Special Correspondent

Krishna-Godavari gas production in the second half of next year

— PHOTO: PAUL NORONHA

ON EXPANSION BINGE: Mukesh Ambani (centre), Chairman, Reliance Industries, with his mother Kokilaben Ambani (right), and his wife Neeta at the company’s annual meeting in Mumbai on Friday.

MUMBAI: Reliance Industries Chairman, Mukesh D. Ambani, on Friday said the company’s Jamnagar refinery project is expected to be completed ahead of schedule at nearly half the capital cost of international refineries of similar size.

The company will build at Jamnagar, by 2012, world’s largest integrated combined cycle coke gasification complex with a capacity of six million tonnes a year.

“Reliance will be investing $4 billion of risk capital in the coming years, over and above the $2 billion already invested, to realise hydrocarbon potential of India,” said Mr. Ambani while addressing the company’s 33rd annual general meeting. The first gas discoveries in Krishna Godavari are expected to be in production in the second half of 2008-09.
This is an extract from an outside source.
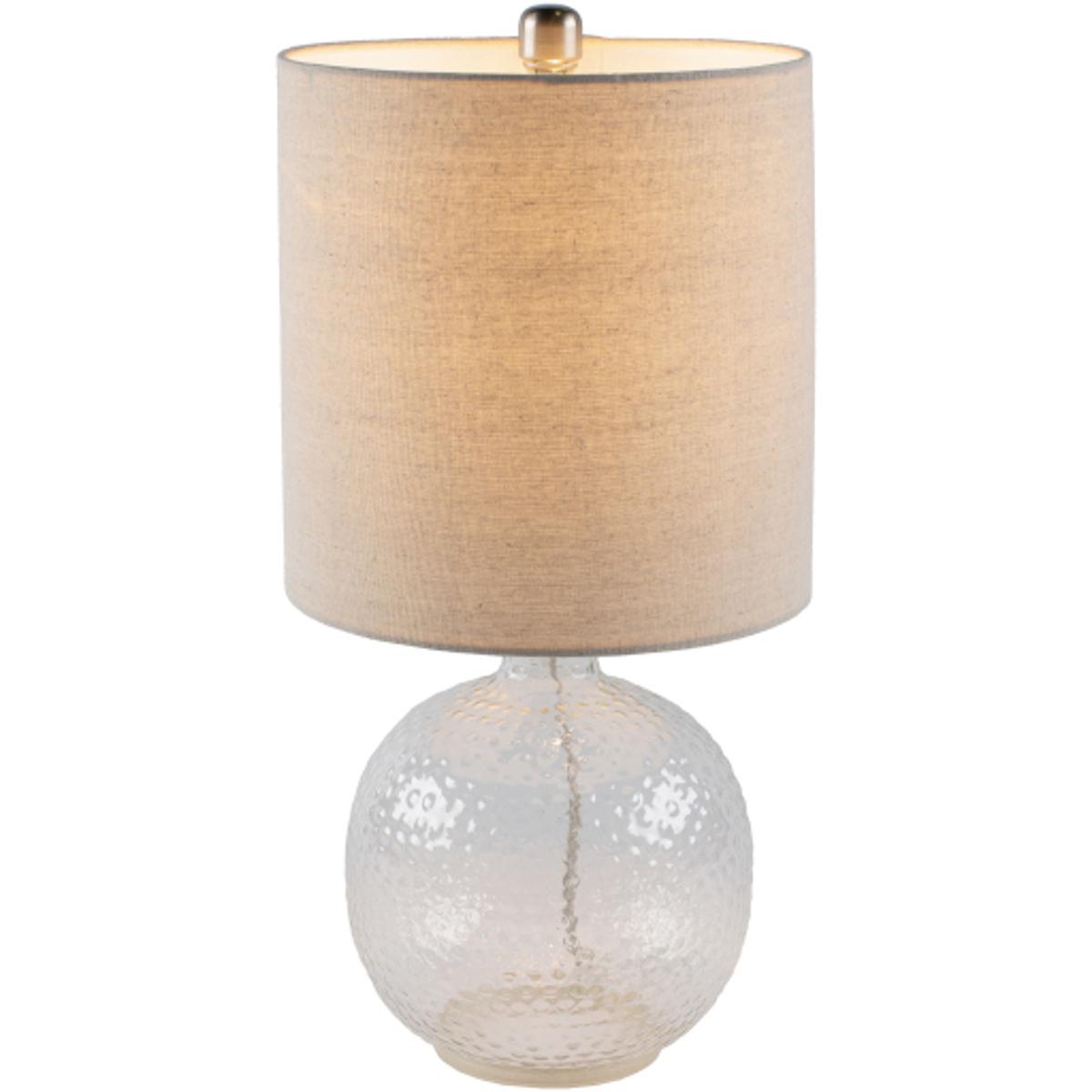Surya Nereus Table Lamp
The gas production rate will be equivalent to about half a million barrels of crude oil per day, representing 30 per cent of India’s current oil import. At current prices of gas and crude oil, according to Mr. Ambani, this means a savings of Rs. 36,000 crore ($9 billion) annually, with multiplier effect on the Indian economy.

The company is targeting 10 billion barrels of oil equivalent of 2P (proven plus probable) gross reserves globally. It is expanding its oil and gas portfolio outside India. The oil and gas upstream footprint of Reliance now spans the globe — Oman, Yemen, Colombia, East Timor, Northern Iraq and Australia.

In the pilot phase, Reliance Retail has opened 300 stores in 30 cities and 12 States. Since its launch in November 2006, 300 stores have been opened. “Organised retail initiative is to gain momentum once the benefits are fully understood,” Mr. Ambani added.

The company is extending its growth model to forge new partnerships such as those with Chevron in the Jamnagar refinery expansion project and with world leaders in consumer products in organised retailing.

Marketable securities with Reliance, including investments in Reliance Petroleum, have a value, at current market prices, of about Rs. 110,000 crore ($28 billion). “This gives Reliance the ability to pursue organic and inorganic growth opportunities of significant scale and size in the future.”

Innovation

Acquisitions-led strategy already in place with recent acquisitions in Malaysia and Africa are part of this. Expansion of paraxylene capacity from 1.9 million tonnes to 4.5 million tonnes annually will give Reliance 15 per cent of global paraxylene capacity.

“Given its imperative to invest in innovation, RIL will be building a Reliance Centre for Technology at Navi Mumbai to go with an Innovation Council at Pune which will have several Nobel Prize winners and global thought leaders.”

In the last five years, Mr. Ambani said, Reliance shareholders have seen the value of their stock growing exponentially. Between March 2002 and October 11, 2007, the market capitalisation of the company grew from Rs. 41,989 crore ($8,604 million) to Rs. 382,259 crore ($97,267 million).